Мензун рассказал некоторые подробности о жителях Садуба, которые были не слишком значительные, но всё же заинтересовали Разека. Тот чувствовал, что ничем не может заинтересовать Мензуна в ответ, и что тот не торопится выкладывать всё, что знает. Поделать с этим Разек ничего не мог и довольствовался услышанным.
– С твоих слов я понял, что ты торопишься в Ерину и уже собирался уходить, – продолжил Разек. – Как человек опытный и дальновидный, ты был бы мне очень полезен в течение, по меньшей мере, ближайшего
Мензун взглянул градоначальнику в глаза и задумался, но потом улыбнулся и ответил: «Достаточно этой твоей просьбы. Я останусь, потому что уверен, что этого хотят боги. Они задерживают меня на пути туда уже не первый раз».
– Конечно же, ты будешь желанным гостем в моём доме, – продолжил Разек.
– Как жрец, я нуждаюсь в немногом: миска бобов, ячменная лепёшка, кувшин молока или пива – это всё, что требуется для поддержания моего тела и духа, – улыбнулся Мензун. – Если ты, достойнейший, так добр, что готов принять меня в своём доме, то я почту за честь принять твоё гостеприимство, но прошу не обижаться на меня за то, что проведу ближайшие несколько дней в гостях у гончара Зернага, чтобы позволить Акабу отплатить мне за небольшую помощь в пути.
Разек задумался над последними словами Мензуна, и пристально посмотрел на него: «Не поэтому ли ты разговаривал с Шустрым, как будто вы уже встречались?»
– Теперь, когда ты принял решение по его поводу, я могу со спокойной совестью поведать о нападении на Акаба и его семью. Шустрый был с теми двумя, кто остались лежать на земле после нападения. Я пожалел его и оставил в живых, а сегодня я пожалел его снова и дал ему возможность изменить его жизнь к лучшему. Вино, так было угодно богам.
– Мне следовало бы сурово наказать его, но раз ты так поступил, то, наверное, так будет лучше, – дипломатично ответил Разек. – И раз так случилось, выходит, богам действительно так было угодно. Мне претит доверять судьбу всех горожан самому жалкому и трусливому из самых никчёмных разбойников, но ты очень убедительно советуешь мне так поступить.

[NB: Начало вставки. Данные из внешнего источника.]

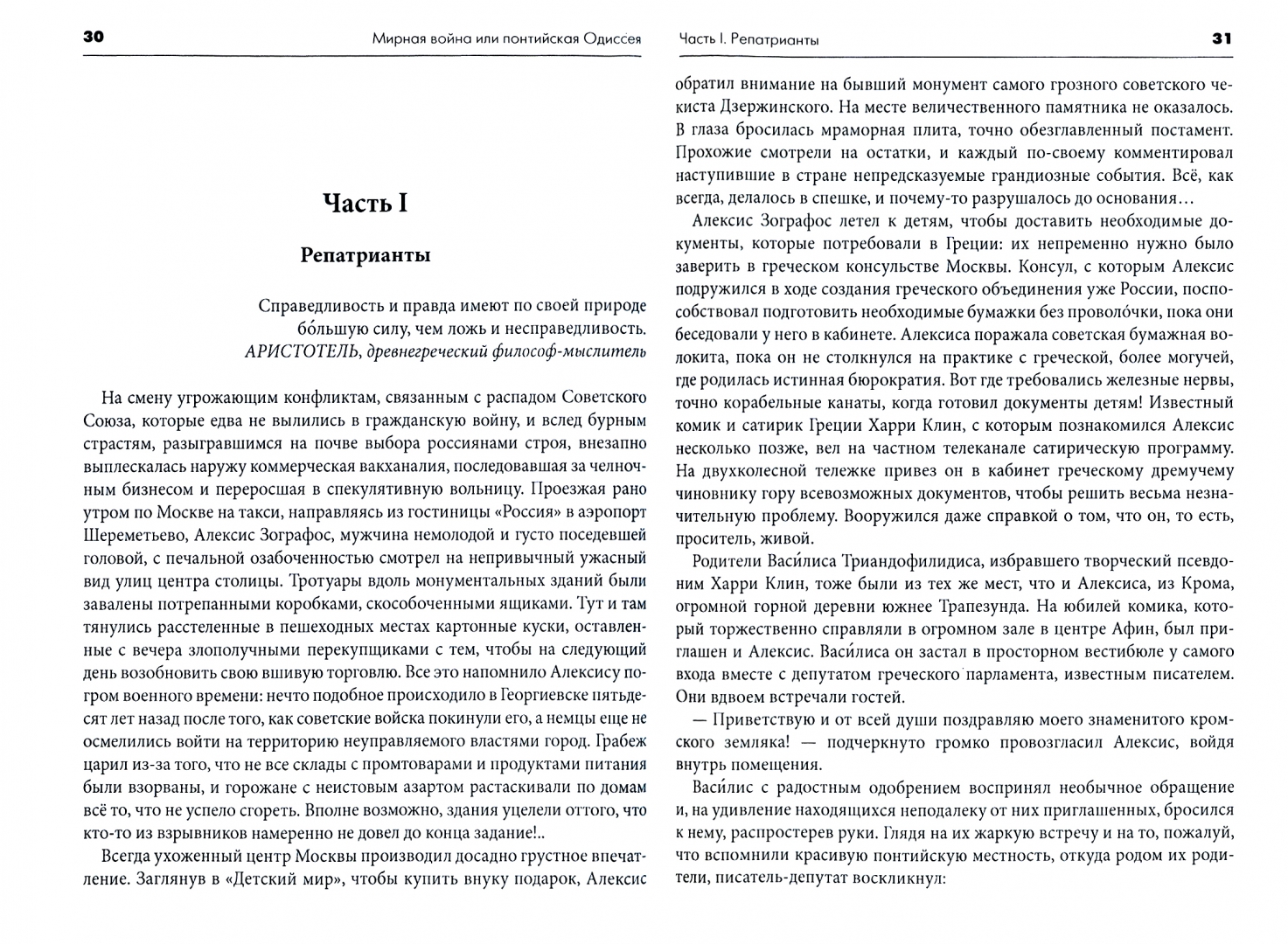 30

Мирная война или понтийская Одиссея

Часть I

Репатрианты

Справедливость и правда имеют по своей природе бо́льшую силу, чем ложь и несправедливость.
АРИСТОТЕЛЬ, древнегреческий философ-мыслитель

На смену угрожающим конфликтам, связанным с распадом Советского Союза, которые едва не вылились в гражданскую войну, и вслед бурным страстям, разыгравшимся на почве выбора россиянами строя, внезапно выплескалась наружу коммерческая вакханалия, последовавшая за челночным бизнесом и переросшая в спекулятивную вольницу. Проезжая рано утром по Москве на такси, направляясь из гостиницы «Россия» в аэропорт Шереметьево, Алексис Зографос, мужчина немолодой и густо поседевшей головой, с печальной озабоченностью смотрел на непривычный ужасный вид улиц центра столицы. Тротуары вдоль монументальных зданий были завалены потрепанными коробками, скособоченными ящиками. Тут и там тянулись расстеленные в пешеходных местах картонные куски, оставленные с вечера злополучными перекупщиками с тем, чтобы на следующий день возобновить свою вшивую торговлю. Все это напомнило Алексису погром военного времени: нечто подобное происходило в Георгиевске пятьдесят лет назад после того, как советские войска покинули его, а немцы еще не осмелились войти на территорию неуправляемого властями город. Грабеж царил из-за того, что не все склады с промтоварами и продуктами питания были взорваны, и горожане с неистовым азартом растаскивали по домам всё то, что не успело сгореть. Вполне возможно, здания уцелели оттого, что кто-то из взрывников намеренно не довел до конца задание!..

Всегда ухоженный центр Москвы производил досадно грустное впечатление. Заглянув в «Детский мир», чтобы купить внуку подарок, Алексис

Часть I. Репатрианты

31

обратил внимание на бывший монумент самого грозного советского чекиста Дзержинского. На месте величественного памятника не оказалось. В глаза бросилась мраморная плита, точно обезглавленный постамент. Прохожие смотрели на остатки, и каждый по-своему комментировал наступившие в стране непредсказуемые грандиозные события. Всё, как всегда, делалось в спешке, и почему-то разрушалось до основания…

Алексис Зографос летел к детям, чтобы доставить необходимые документы, которые потребовали в Греции: их непременно нужно было заверить в греческом консульстве Москвы. Консул, с которым Алексис подружился в ходе создания греческого объединения уже России, поспособствовал подготовить необходимые бумажки без проволо́чки, пока они беседовали у него в кабинете. Алексиса поражала советская бумажная волокита, пока он не столкнулся на практике с греческой, более могучей, где родилась истинная бюрократия. Вот где требовались железные нервы, точно корабельные канаты, когда готовил документы детям! Известный комик и сатирик Греции Харри Клин, с которым познакомился Алексис несколько позже, вел на частном телеканале сатирическую программу. На двухколесной тележке привез он в кабинет греческому дремучему чиновнику гору всевозможных документов, чтобы решить весьма незначительную проблему. Вооружился даже справкой о том, что он, то есть, проситель, живой.

Родители Васи́лиса Триандофилидиса, избравшего творческий псевдоним Харри Клин, тоже были из тех же мест, что и Алексиса, из Крома, огромной горной деревни южнее Трапезунда. На юбилей комика, который торжественно справляли в огромном зале в центре Афин, был приглашен и Алексис. Васи́лиса он застал в просторном вестибюле у самого входа вместе с депутатом греческого парламента, известным писателем. Они вдвоем встречали гостей.

— Приветствую и от всей души поздравляю моего знаменитого кромского земляка! — подчеркнуто громко провозгласил Алексис, войдя внутрь помещения.

Васи́лис с радостным одобрением воспринял необычное обращение и, на удивление находящихся неподалеку от них приглашенных, бросился к нему, распростерев руки. Глядя на их жаркую встречу и на то, пожалуй, что вспомнили красивую понтийскую местность, откуда родом их родители, писатель-депутат воскликнул:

На самом деле Мензун был столь же мало уверен в Шустром и скорее предпочёл бы, чтобы тот так и остался в яме навсегда, но ему почему-то казалась хорошей затея послать того в Бур. Ему не давала покоя мысль о том, что случится, если жалкий червь проговорится об истинном положении дел, но, в то же время, другая половина его внутреннего “я” напоминала о том, что ему, собственно, должно было быть всё равно, чем закончится для жителей Удая возможное вторжение.
Проведя ещё два дня в гостях у Зернага, Мензун поблагодарил всех за гостеприимство и пришёл в дом градоначальника. Его поселили в удобной комнате с льняными занавесями на окнах и двери и с настоящей деревянной кроватью. Слуги Разека предоставили ему всё необходимое и в полдень пригласили снова разделить трапезу со своим господином.

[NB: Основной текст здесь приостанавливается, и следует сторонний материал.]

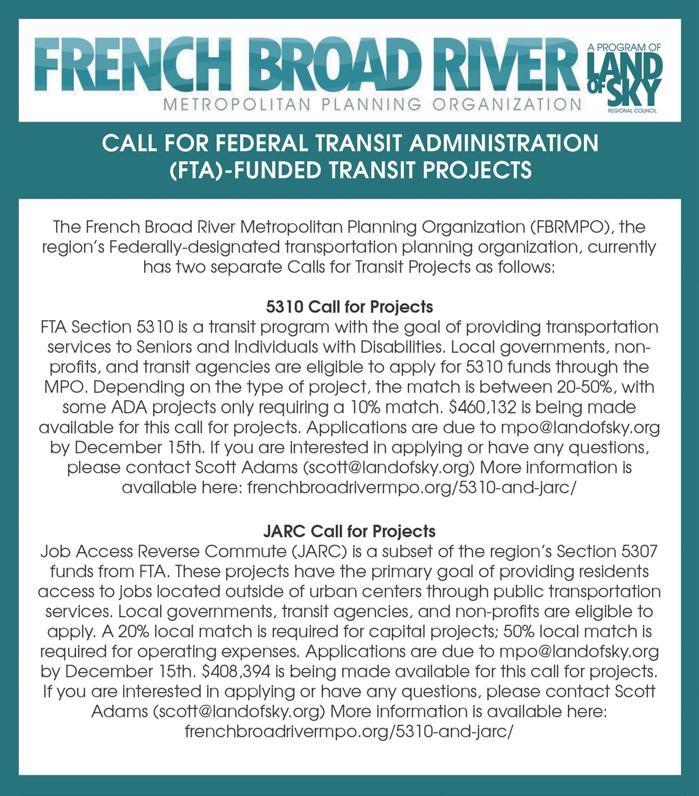 FRENCH BROAD RIVER
METROPOLITAN PLANNING ORGANIZATION

A PROGRAM OF LAND OF SKY REGIONAL COUNCIL

CALL FOR FEDERAL TRANSIT ADMINISTRATION (FTA)-FUNDED TRANSIT PROJECTS

The French Broad River Metropolitan Planning Organization (FBRMPO), the region's Federally-designated transportation planning organization, currently has two separate Calls for Transit Projects as follows:

5310 Call for Projects
FTA Section 5310 is a transit program with the goal of providing transportation services to Seniors and Individuals with Disabilities. Local governments, non-profits, and transit agencies are eligible to apply for 5310 funds through the MPO. Depending on the type of project, the match is between 20-50%, with some ADA projects only requiring a 10% match. $460,132 is being made available for this call for projects. Applications are due to mpo@landofsky.org by December 15th. If you are interested in applying or have any questions, please contact Scott Adams (scott@landofsky.org) More information is available here: frenchbroadrivermpo.org/5310-and-jarc/

JARC Call for Projects
Job Access Reverse Commute (JARC) is a subset of the region's Section 5307 funds from FTA. These projects have the primary goal of providing residents access to jobs located outside of urban centers through public transportation services. Local governments, transit agencies, and non-profits are eligible to apply. A 20% local match is required for capital projects; 50% local match is required for operating expenses. Applications are due to mpo@landofsky.org by December 15th. $408,394 is being made available for this call for projects. If you are interested in applying or have any questions, please contact Scott Adams (scott@landofsky.org) More information is available here: frenchbroadrivermpo.org/5310-and-jarc/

– Кажется, пора отправлять Шустрого в Бур, – заметил Разек, поприветствовав гостя.
– Истинно так, – ответил Мензун. – Нам следует напутствовать его в дорогу и убедиться в том, что он понял и запомнил приказы.
– Тогда после этого прекрасного обеда вызовем стражу и приступим к этому безотлагательно. Если мы дадим ему в дорогу какие-то ценности, то он может обмануть нас и вместо этого отправиться пить и гулять. Что нам делать?
– Дадим ему самой простой еды и дешёвое, но неплохое копьё, чтобы он мог наловить рыбы в ручьях, – посоветовал Мензун. – Так он вернее доберётся до Бура.